Monday, December 26, 2011
The Ups and Downs of Christmas Week
Holiday traditions change over the years, none more so for us than this year. One constant until three years ago was Christmas with my dad. Now that he is gone and our children grown and living many miles away and not always willing or able to come here, and with us tied down with critters to tend, the most constant tradition has been our good friends the Millikans, who are always game for a holiday dinner at our house. This year, however, because of their schedules, dinner was two days before Christmas, leaving us with a weekend of no company. So we commandeered Tillamook friends, whose children also live far away, to go out to dinner with us on Christmas and then go birding. A new tradition may be in the making...
But I'm getting ahead of my story. Stories.
The week began with Johnny and a friend finishing the fence to keep the horses out of the swamp. It is a lovely thing and effective. They even straightened up my makeshift white tape electric fence so it no longer looks like it was erected by a drunken sailor. Here are Nightingale and Jessie Anne looking depressed that they can no longer destroy things on the other side of the sturdy, high, woven wire fence. With luck, Jessie Anne will leave my newly straightened white fence alone, too.
That was Monday. On Tuesday we rode up into the Tetons (of Oregon, not Wyoming) with friend Rand, who surveys that portion of my sector of our Upper Nestucca Christmas Bird Count circle. I intended to take photos of the areas where Rand found Mountain Quail on count day. Unfortunately, I left the camera battery at home. We didn't see quail but we learned new areas we didn't know about and look forward to exploring them again... when I have the battery in my camera.

Data for this task |

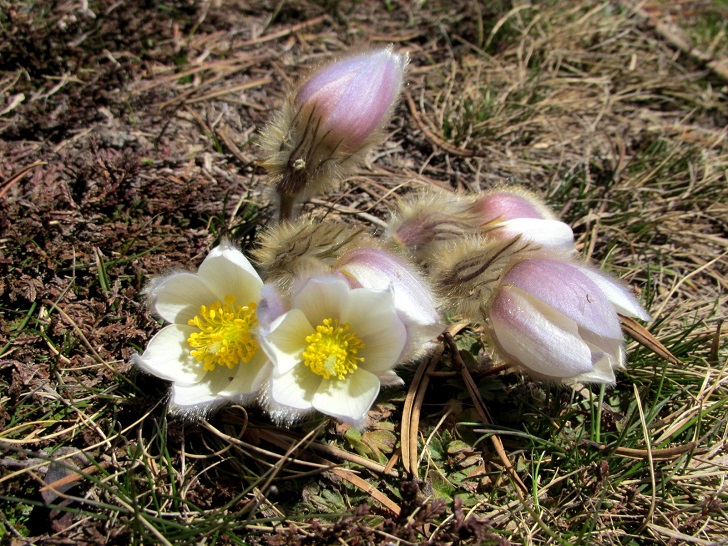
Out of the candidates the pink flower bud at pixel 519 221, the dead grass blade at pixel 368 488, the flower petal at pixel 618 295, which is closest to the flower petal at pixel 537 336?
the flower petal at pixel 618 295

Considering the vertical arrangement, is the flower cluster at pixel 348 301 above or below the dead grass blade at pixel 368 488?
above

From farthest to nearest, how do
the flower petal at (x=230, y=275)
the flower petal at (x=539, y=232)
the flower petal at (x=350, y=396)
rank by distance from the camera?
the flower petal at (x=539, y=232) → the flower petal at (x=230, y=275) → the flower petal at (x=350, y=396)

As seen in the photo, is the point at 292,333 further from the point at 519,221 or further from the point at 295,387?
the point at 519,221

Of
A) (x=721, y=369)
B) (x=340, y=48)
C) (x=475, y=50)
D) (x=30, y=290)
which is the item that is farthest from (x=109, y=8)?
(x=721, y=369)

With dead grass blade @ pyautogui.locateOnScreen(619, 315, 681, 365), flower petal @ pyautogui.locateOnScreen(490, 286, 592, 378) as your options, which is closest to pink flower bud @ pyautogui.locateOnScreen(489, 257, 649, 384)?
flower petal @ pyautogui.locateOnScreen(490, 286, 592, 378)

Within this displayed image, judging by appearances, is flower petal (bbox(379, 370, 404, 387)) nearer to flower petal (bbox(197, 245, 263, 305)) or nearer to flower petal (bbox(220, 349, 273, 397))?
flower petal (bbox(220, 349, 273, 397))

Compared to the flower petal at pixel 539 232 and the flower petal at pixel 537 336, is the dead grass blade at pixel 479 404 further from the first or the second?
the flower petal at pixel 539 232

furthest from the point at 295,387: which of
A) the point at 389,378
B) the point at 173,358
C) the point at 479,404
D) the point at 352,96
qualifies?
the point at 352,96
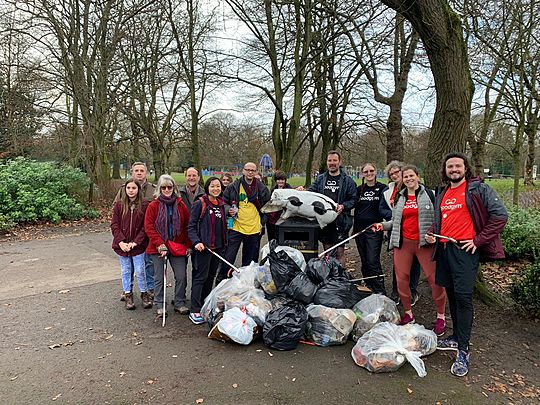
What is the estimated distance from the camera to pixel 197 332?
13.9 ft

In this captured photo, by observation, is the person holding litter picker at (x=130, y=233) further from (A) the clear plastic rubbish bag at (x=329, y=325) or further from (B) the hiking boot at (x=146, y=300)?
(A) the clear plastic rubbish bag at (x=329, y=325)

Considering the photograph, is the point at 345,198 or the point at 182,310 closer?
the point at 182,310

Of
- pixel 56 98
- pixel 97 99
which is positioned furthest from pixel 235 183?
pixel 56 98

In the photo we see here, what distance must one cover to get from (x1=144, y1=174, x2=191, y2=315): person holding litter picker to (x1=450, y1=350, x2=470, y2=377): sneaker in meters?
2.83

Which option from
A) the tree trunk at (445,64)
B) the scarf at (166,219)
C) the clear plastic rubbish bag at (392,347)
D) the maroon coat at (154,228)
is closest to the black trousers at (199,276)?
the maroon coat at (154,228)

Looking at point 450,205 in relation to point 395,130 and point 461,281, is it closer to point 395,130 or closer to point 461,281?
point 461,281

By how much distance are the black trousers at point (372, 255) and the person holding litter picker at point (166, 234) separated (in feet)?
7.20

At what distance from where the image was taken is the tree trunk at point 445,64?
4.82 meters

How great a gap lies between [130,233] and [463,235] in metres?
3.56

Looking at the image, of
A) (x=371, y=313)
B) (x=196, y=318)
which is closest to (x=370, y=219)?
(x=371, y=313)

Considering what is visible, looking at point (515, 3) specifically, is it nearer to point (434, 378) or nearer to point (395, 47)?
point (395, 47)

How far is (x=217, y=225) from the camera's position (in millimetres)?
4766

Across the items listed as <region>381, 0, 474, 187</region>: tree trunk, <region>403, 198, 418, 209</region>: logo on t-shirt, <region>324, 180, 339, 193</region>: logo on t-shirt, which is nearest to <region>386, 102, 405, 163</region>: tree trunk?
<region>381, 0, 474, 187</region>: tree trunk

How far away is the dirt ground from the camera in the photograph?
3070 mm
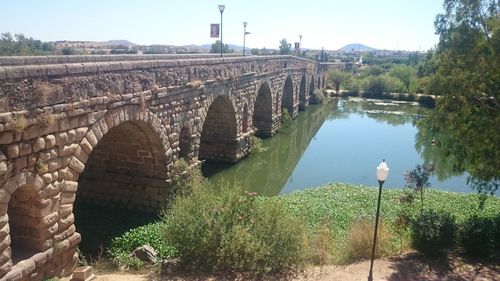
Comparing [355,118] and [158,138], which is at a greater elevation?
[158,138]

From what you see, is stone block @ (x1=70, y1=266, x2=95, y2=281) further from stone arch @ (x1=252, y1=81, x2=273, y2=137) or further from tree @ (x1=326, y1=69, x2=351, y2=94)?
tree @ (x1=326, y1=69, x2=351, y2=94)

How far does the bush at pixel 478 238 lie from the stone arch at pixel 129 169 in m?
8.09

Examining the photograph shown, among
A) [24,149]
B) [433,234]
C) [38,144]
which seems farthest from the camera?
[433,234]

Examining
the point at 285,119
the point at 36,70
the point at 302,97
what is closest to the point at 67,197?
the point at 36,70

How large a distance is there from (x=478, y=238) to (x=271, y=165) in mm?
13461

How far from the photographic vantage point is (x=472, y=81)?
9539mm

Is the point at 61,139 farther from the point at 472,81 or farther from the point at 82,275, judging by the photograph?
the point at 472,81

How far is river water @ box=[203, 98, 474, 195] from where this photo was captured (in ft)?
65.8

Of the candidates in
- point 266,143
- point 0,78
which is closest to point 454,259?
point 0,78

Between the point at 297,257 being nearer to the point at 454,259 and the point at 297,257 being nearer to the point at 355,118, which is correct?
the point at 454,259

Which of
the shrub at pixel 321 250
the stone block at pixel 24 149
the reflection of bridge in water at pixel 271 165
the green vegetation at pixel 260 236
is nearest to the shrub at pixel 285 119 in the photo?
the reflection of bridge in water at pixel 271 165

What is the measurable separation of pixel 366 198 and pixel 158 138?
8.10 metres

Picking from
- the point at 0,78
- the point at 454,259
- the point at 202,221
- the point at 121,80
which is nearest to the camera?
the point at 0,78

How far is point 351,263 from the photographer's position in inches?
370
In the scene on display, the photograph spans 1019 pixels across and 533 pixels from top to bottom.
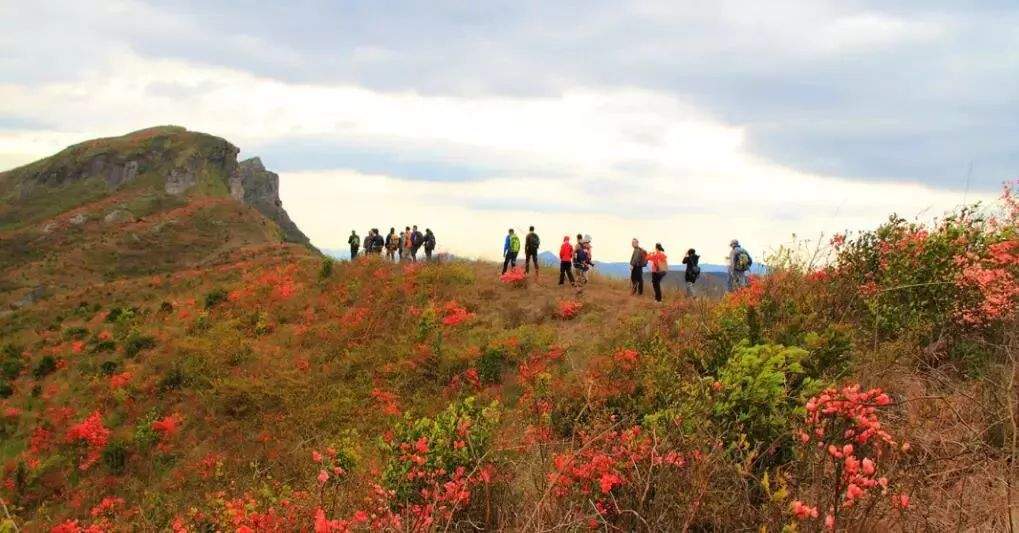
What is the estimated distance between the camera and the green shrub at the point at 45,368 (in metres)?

Task list |
a: In the Christmas week post, what did the writer leave at home on the Tuesday ride into the Tetons?
b: Please output the records as a JSON list of strings, one per line, starting with the line that contains "In the scene" and going on through the end of the records, with blank lines and pictures left out.
The Christmas week post and the records have nothing to do with each other.

Expected answers |
a: The camera battery.

b:
[
  "In the scene on display, the photograph spans 1019 pixels across and 533 pixels from top to bottom.",
  "What is the estimated distance between the camera and the green shrub at the point at 45,368 (in metres)?"
]